Laboratory processing
TB from the suspected patients was diagnosed using the Xpert-MTB/RIF (Cepheid Xpert® MTB/RIF) assay from a single sputum sample. After collecting the sputum, the sputum sample was mixed with sample reagent buffer in a volume ratio of 1:2 (sample: sample reagent buffer). The sample container was then tightly closed, vortexed 15 times, and allowed to stand at room temperature for 10 minutes. After 10 minutes, it was vortexed ten times again and allowed to stand for 5 minutes before transferring more than 2 mL of the processed sample (just above the 2 mL mark on the pipette) to the Gene Xpert-MTB/RIF cartridge. The cartridge containing the specimen was then loaded into the Gene Xpert machine. Finally, after 2 hours, the results were displayed [8].
Quality control of data
Before the start of data collection, the data collectors were trained and given data extraction tools. The principal investigator checked the collected data daily for completeness, accuracy, and consistency. At the end of each data collection, the primary investigator counted and documented the number of verified and suspected cases before data entry. Finally, a random sample of the collected data were selected and checked for completeness, consistency, and accuracy.

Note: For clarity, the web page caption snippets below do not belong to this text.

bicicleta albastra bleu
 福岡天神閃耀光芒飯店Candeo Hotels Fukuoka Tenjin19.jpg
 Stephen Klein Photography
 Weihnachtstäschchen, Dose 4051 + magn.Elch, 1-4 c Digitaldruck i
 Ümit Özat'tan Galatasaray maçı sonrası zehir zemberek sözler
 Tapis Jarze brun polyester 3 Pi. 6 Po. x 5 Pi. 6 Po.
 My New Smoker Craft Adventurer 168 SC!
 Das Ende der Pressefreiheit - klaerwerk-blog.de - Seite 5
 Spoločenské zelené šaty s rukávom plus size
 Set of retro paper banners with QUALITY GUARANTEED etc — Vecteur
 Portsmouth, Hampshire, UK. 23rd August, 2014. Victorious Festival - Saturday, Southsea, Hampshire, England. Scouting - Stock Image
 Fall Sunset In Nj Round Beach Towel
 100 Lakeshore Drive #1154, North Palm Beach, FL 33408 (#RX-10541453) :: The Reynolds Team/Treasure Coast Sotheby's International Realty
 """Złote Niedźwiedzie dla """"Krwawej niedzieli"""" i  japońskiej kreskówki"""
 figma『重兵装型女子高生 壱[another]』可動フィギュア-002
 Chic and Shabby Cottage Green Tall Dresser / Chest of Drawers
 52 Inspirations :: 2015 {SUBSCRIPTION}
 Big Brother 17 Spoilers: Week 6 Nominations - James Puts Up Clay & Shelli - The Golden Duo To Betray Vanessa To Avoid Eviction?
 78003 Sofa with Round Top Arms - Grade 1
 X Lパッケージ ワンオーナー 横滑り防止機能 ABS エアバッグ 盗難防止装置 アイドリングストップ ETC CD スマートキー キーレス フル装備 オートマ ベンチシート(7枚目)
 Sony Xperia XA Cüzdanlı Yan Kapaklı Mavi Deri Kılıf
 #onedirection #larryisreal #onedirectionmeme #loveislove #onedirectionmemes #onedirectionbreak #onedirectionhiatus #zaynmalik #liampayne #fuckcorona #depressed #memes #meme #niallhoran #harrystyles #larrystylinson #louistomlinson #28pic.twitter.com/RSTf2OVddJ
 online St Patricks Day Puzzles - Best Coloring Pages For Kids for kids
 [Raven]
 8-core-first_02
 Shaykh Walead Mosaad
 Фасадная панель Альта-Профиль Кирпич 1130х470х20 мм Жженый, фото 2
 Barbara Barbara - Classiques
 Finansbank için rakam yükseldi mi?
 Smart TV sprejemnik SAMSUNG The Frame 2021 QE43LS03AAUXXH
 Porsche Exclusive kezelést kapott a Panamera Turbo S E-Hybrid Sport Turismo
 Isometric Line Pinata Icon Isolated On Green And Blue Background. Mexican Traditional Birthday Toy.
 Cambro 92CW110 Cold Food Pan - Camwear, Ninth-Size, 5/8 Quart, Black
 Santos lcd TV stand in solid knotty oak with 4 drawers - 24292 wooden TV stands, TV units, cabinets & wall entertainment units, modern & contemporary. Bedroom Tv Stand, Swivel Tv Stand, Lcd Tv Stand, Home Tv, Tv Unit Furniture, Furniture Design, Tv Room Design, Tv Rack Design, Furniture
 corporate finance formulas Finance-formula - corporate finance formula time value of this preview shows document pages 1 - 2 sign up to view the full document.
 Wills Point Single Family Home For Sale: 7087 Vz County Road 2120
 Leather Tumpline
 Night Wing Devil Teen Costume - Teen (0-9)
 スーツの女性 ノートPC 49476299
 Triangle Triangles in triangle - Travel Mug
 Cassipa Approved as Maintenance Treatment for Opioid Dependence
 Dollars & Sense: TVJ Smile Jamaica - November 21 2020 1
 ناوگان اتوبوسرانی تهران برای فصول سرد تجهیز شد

Data processing and analysis
The collected data were entered into Epi-Data version 4.6 before being cleaned and analyzed with STATA version 14.0 software. The findings were summarized using descriptive statistics such as mean and percentage. Bivariate and multivariate logistic regression analyses were used to assess factors associated with MTB and MDR-TB. The odds ratio (OR) was calculated at 95% confidence intervals (CI), and a P-value less than 0.05 was considered statistically significant.
Operational definitions
New cases: Patients who have never been treated for TB before the current diagnosis
Relapse cases: patients who were declared cured or treatment completed by a physician but who reported back to the health service and were found to be positive for MTB.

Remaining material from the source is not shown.